Vita

Rachel Teubner is Research Fellow in Medieval and Early Modern Studies at the Institute for Religion and Critical Inquiry (Australian Catholic University). She was formerly Tibor Wlassics Fellow in Dante Studies at the University of Virginia (UVa), where she completed her PhD in 2018. At UVa she held a graduate teaching fellowship, offering undergraduate instruction in religion and literature, American studies, and the history of Christian thought. From 2011-2013 she worked as Public Engagement Officer at the University of Cambridge, coordinating knowledge exchange networks and supporting the University’s annual festivals. She holds an MAR in Religion and Literature from Yale University and a BA in English and Religion from St. Olaf College.

She is presently revising a first monograph, Practicing Humility: Poetry and Paradox in Dante’s Commedia.
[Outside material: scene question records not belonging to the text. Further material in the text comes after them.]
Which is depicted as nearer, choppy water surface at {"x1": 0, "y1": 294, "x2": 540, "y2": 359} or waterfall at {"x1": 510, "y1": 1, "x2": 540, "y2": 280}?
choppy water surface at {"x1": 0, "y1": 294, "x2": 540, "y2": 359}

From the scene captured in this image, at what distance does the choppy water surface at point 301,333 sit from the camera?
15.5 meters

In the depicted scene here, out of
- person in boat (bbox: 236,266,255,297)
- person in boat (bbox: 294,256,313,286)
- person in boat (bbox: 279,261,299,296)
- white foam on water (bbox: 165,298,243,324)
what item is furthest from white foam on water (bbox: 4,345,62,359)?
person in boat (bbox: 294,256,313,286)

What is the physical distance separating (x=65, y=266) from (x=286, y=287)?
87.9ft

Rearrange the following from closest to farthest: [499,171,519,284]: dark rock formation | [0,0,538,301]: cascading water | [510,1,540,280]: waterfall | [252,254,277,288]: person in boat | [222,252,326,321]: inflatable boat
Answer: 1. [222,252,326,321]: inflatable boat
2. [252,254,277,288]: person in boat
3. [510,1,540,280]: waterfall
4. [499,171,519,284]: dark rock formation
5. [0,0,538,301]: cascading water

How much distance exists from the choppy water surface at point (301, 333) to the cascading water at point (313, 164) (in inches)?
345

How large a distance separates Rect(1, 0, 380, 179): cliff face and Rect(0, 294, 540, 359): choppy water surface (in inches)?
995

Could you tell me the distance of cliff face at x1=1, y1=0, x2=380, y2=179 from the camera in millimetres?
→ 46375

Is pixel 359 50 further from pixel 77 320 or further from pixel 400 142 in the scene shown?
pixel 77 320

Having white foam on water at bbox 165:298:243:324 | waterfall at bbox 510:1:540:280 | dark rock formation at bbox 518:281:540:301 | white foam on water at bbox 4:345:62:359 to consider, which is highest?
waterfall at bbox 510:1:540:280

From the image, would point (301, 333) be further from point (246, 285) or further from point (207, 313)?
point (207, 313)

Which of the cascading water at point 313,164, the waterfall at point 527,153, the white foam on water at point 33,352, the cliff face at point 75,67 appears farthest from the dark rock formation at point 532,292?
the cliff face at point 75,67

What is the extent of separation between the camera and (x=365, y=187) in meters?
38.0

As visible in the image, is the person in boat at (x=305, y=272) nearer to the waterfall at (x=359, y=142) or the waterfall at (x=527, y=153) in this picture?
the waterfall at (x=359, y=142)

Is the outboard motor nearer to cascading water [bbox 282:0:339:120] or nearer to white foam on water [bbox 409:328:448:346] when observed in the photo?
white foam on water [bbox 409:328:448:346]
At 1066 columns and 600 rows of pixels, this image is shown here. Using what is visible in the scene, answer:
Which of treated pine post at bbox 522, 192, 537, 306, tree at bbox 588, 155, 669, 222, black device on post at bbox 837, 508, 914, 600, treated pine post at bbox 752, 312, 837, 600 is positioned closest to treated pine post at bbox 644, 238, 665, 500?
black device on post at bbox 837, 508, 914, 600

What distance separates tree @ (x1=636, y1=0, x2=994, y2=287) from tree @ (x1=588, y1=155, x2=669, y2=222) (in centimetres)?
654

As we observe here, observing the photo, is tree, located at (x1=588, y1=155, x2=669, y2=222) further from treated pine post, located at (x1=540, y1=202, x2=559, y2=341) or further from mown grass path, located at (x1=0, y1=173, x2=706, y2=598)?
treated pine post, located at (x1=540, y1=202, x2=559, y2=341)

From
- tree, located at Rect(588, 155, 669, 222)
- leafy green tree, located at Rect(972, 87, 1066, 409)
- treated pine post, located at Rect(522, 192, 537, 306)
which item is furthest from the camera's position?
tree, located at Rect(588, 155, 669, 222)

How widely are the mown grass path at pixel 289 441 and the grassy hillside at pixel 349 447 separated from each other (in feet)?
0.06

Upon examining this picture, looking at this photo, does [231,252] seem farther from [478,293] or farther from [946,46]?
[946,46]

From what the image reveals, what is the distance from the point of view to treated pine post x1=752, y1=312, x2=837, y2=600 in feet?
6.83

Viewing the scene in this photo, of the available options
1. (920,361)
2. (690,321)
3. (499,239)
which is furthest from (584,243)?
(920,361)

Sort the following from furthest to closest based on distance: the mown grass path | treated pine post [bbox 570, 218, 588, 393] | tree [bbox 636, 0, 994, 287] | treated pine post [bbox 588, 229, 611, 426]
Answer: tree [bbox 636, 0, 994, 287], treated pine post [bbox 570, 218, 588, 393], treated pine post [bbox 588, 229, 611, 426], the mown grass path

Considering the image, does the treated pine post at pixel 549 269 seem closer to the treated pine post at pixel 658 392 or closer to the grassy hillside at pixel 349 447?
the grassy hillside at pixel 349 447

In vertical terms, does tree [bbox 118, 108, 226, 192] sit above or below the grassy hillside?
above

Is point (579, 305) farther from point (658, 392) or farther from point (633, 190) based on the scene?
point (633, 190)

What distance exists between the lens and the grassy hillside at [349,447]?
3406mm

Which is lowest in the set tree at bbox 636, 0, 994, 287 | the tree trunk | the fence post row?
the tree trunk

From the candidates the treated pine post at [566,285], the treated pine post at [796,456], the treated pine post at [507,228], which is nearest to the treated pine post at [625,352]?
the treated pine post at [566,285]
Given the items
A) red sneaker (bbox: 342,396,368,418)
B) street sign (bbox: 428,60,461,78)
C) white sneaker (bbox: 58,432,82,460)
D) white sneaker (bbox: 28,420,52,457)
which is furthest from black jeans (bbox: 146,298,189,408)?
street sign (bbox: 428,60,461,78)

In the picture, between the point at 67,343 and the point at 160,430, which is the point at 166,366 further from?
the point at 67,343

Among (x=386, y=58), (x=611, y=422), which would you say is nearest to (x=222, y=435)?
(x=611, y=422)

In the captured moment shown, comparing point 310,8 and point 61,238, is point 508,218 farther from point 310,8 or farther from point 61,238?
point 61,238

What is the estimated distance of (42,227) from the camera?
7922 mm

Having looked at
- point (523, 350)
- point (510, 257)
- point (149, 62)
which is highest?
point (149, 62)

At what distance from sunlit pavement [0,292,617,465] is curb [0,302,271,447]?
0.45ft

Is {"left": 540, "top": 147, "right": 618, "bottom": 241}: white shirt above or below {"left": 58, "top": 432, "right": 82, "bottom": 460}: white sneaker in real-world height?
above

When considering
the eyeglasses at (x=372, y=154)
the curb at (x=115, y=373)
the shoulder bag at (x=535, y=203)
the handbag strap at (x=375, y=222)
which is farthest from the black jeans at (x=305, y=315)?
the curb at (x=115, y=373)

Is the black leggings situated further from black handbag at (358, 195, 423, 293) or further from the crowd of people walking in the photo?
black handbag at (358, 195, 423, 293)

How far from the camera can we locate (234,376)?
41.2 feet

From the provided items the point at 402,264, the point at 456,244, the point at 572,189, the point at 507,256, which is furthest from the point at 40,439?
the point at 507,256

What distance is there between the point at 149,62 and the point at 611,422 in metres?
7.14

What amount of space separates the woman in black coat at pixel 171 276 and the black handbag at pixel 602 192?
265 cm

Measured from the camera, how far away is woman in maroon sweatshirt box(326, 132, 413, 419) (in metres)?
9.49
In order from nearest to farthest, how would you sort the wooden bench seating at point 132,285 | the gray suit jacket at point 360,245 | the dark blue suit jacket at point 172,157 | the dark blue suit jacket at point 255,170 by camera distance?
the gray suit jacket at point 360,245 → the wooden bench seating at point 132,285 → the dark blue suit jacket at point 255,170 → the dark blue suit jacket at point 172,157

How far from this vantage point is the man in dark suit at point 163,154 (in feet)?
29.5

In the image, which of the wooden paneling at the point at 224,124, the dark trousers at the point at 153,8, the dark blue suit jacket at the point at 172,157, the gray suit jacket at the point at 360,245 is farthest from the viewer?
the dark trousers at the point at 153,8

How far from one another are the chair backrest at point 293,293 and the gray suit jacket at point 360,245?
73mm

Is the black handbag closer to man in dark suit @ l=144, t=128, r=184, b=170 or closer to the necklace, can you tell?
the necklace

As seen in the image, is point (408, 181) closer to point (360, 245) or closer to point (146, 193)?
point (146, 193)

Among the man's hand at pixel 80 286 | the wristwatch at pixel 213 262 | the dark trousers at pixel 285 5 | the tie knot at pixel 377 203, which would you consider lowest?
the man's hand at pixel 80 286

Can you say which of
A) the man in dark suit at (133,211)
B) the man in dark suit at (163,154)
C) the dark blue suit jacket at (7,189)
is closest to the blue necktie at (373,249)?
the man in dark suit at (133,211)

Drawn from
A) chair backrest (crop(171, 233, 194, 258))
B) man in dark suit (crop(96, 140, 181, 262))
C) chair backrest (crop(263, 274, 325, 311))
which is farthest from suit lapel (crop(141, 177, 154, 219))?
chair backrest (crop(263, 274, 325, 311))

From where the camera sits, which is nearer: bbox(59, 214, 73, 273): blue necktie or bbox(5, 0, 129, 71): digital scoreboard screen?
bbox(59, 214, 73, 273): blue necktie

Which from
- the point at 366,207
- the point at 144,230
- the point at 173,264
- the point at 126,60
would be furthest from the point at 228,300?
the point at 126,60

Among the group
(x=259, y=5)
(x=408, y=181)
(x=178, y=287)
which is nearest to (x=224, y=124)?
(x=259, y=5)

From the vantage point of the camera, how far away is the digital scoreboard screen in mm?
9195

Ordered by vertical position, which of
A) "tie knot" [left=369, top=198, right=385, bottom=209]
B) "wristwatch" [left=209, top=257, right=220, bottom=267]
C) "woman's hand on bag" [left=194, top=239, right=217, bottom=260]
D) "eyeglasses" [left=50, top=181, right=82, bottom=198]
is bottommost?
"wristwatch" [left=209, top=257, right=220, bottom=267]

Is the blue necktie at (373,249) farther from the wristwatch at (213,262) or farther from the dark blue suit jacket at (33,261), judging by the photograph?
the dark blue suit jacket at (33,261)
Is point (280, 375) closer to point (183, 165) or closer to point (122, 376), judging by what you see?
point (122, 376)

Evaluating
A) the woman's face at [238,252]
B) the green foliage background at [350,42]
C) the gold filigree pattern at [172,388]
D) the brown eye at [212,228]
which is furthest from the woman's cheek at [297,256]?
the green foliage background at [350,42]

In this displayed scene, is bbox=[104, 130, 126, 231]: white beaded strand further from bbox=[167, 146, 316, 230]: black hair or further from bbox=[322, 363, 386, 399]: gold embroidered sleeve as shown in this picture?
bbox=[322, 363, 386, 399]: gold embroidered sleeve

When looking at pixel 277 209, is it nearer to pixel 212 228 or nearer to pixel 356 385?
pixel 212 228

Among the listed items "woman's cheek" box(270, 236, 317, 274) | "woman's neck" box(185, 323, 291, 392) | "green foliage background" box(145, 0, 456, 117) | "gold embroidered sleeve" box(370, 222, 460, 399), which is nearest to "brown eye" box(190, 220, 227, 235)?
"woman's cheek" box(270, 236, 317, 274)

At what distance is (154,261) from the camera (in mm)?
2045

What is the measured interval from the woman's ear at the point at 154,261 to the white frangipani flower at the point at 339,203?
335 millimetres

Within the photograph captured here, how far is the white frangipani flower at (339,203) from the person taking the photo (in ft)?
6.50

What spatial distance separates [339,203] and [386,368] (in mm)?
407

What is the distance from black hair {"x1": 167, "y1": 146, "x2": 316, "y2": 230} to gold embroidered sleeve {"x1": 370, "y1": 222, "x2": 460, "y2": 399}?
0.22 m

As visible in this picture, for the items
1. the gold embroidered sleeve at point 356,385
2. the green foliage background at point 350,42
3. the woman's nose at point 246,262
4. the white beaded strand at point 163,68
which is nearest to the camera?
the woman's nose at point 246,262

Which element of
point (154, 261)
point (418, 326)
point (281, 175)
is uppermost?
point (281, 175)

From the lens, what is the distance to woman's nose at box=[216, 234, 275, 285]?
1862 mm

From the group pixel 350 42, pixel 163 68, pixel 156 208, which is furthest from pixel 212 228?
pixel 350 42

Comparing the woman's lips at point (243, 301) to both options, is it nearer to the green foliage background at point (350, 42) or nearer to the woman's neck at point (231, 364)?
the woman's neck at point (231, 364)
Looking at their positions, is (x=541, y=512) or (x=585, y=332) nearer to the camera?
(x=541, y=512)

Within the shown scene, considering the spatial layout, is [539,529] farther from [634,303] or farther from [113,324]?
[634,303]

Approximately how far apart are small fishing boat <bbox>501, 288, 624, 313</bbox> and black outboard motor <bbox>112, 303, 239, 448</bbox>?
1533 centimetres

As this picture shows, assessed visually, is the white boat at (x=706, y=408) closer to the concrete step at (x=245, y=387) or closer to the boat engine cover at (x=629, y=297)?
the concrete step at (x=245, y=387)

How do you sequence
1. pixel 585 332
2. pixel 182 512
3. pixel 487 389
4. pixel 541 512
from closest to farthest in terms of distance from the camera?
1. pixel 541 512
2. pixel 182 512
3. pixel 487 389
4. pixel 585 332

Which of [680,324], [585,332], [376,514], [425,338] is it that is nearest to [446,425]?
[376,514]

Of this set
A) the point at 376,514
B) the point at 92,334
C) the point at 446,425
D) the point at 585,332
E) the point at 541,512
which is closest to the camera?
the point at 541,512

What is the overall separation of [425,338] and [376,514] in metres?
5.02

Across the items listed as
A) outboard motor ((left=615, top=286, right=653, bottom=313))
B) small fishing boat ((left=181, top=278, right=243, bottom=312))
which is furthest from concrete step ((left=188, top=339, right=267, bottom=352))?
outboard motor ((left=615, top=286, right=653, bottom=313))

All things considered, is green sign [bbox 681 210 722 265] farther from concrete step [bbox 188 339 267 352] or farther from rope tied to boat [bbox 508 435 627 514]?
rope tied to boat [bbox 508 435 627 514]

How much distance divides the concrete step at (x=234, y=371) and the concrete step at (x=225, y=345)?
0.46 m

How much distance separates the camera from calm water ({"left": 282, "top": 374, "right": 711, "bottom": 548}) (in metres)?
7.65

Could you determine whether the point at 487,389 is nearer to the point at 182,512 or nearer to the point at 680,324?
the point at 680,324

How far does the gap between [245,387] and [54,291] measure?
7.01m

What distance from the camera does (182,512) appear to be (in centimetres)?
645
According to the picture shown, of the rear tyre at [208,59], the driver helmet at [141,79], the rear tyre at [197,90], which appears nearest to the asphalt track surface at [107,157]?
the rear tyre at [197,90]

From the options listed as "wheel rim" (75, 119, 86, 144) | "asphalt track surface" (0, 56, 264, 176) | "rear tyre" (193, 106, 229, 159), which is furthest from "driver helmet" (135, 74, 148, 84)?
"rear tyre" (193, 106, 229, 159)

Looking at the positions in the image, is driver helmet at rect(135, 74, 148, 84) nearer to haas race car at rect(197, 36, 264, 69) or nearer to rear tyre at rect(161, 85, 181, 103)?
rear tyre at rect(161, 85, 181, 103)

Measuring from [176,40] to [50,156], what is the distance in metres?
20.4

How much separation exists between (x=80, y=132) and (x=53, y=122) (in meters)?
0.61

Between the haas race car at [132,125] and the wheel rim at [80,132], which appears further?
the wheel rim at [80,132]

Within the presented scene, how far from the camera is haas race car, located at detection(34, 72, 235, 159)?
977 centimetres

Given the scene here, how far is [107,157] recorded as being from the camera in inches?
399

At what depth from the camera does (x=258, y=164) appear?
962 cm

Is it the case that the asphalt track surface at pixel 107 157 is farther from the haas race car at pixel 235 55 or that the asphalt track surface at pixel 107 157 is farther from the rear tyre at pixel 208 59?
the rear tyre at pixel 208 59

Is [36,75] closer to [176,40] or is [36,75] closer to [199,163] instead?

Her current research explores the relationship between literary form, ecclesiastical authority and spiritual independence in the lyric writings of early modern laywomen in Europe. Her research focuses on the theological methods and religious claims of medieval and early modern literary texts, with forays into their intertextual relationships with textual sources and textual responses. Her work remains sensitive to feminist analyses of religious thought and culture, and to the constructive possibilities of early modern feminisms and proto-feminisms.

Theo-experiments and (proto) feminisms in Vittoria Colonna, Marguerite of Navarre, and Mary Sidney
ICI Affiliate Project 2019-20

This research project explores the relationship between literary form and religious ingenuity in the works of three early modern laywomen: Vittoria Colonna (c. 1492-1547), Marguerite of Navarre (1492-1549) and Mary Sidney (1561-1621). Drawing on studies that have focused on cloistered women and their responses to constraint and exclusion, I examine lyrics that respond to the Reformed spiritualities and ecclesiastical authorities of their volatile cultural and devotional contexts. These lyrics communicate both their authors’ deference to authorities as well as independence from such authorities (civically, clerically or sexually defined), indicating the literary and theological affirmation extended to women by Reformed teachings.

Moreover, they are works demonstrating religious experimentation in both form and content, exploring spiritual possibilities at the same time that they test the boundaries of literary genres. In analyzing these texts, I ask: what is the relationship between power and submission in these expressions of independent spirituality? How does the possibility implicit in the lyric “I” relate to the concern for orthodoxy; i.e., is it symbiotic, or destabilizing? As cultural artefacts, how do these writings disrupt the conventional dichotomy between monotheistic religion and feminist theory; and what sort of feminism, or proto-feminism, do these projects constitute?